• [PROBLEM] Write out the lines below exactly, beginning at the one with "Anatomy Trains Revealed: Dissecting" and stopping after the one with "Tree Swallow 2018-22"; the pictures are not copied.

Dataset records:
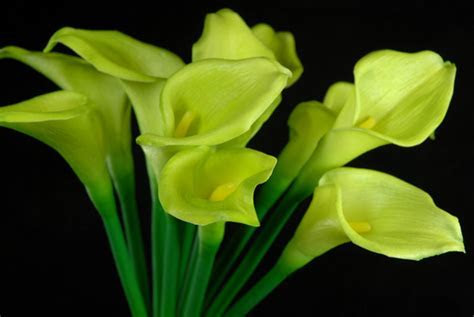 """Natural Touch Hand Tied Green Calla Lily Wedding Bouquet 14"""""""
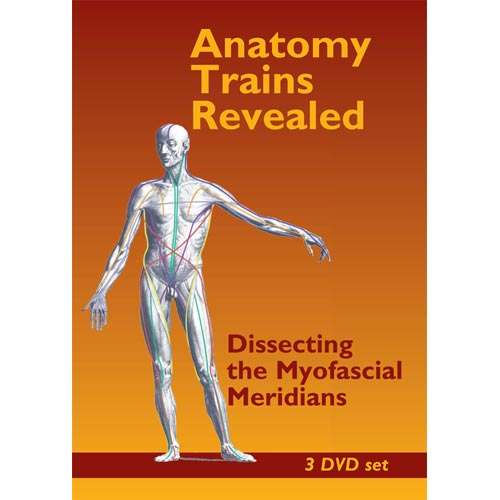 Anatomy Trains Revealed: Dissecting the Myofascial Meridian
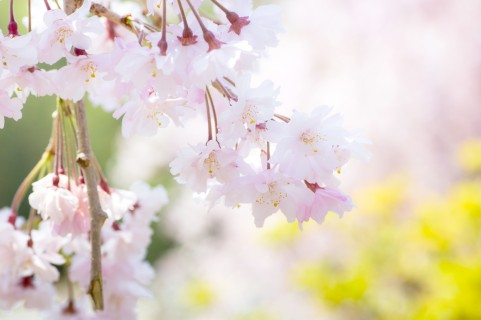 津市にある桜の名所をご紹介!ぜひ一度は行ってみたい桜スポット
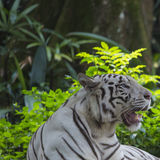 Rzadki Czarny I Biały Pasiasty Dorosły tygrys Zdjęcia Stock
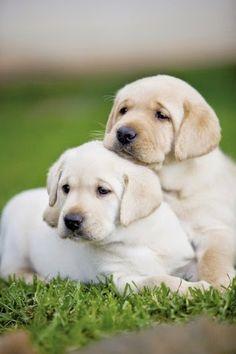 Two Amazing Cute  Labrador Retriever puppy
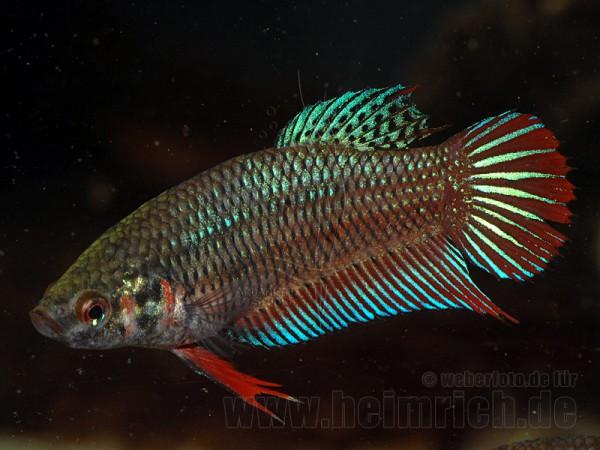 Siamesischer Kampffisch weibl., Mix-Farben lg (Betta splendens)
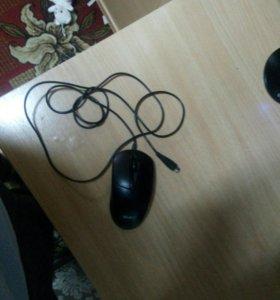 Мышь Sven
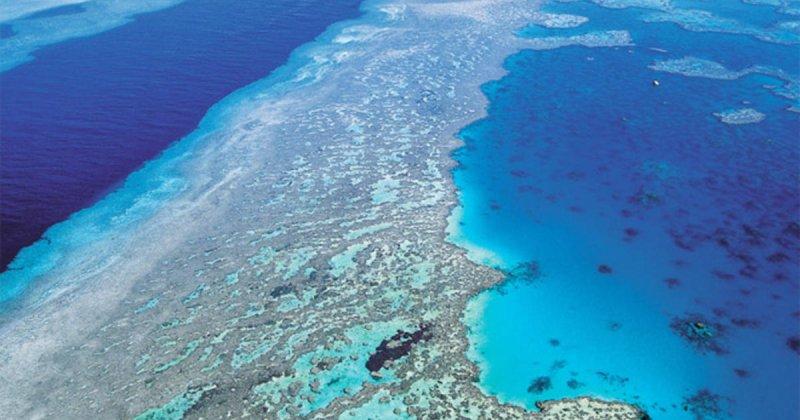 澳洲大堡礁面臨嚴重的大規模白化現象(AP)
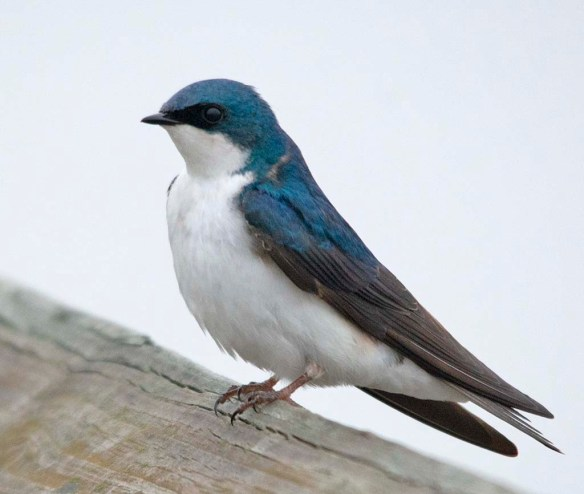 Tree Swallow 2018-22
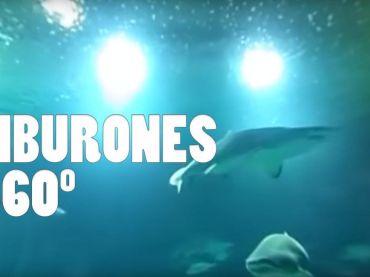 Visita al acuario de tiburones del Oceanografic de Valencia – Vídeo 360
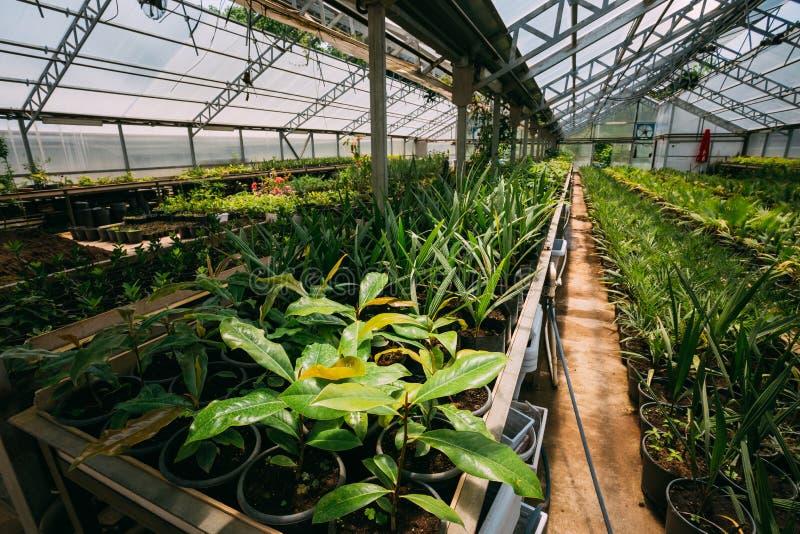 Ростки заводов и деревьев растя от почвы в баках в Greenho стоковое изображение rf
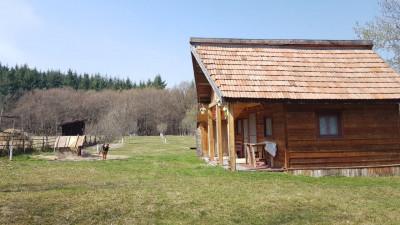 Vanzare Cabana, pe teren de 1600 mp, Maginit de Padure, in sat Gheorghieni !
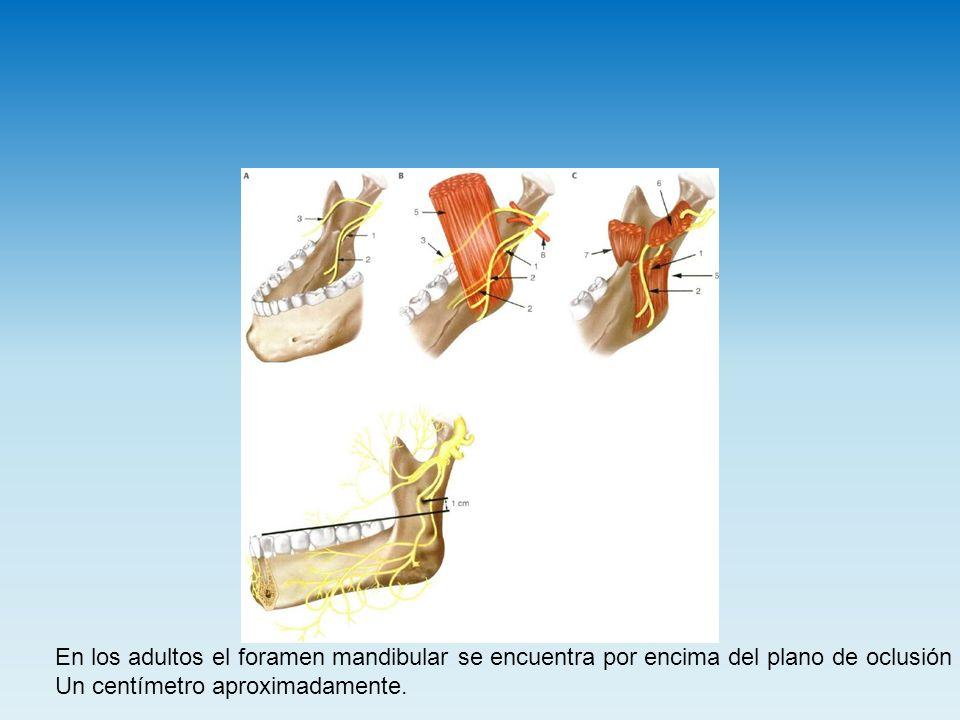 En los adultos el foramen mandibular se encuentra por encima del plano de oclusión Un centímetro aproximadamente.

• [RESPONSE BOX]
 Anatomy Trains Revealed: Dissecting the Myofascial Meridian
 津市にある桜の名所をご紹介!ぜひ一度は行ってみたい桜スポット
 Rzadki Czarny I Biały Pasiasty Dorosły tygrys Zdjęcia Stock
 Two Amazing Cute  Labrador Retriever puppy
 Siamesischer Kampffisch weibl., Mix-Farben lg (Betta splendens)
 Мышь Sven
 澳洲大堡礁面臨嚴重的大規模白化現象(AP)
 Tree Swallow 2018-22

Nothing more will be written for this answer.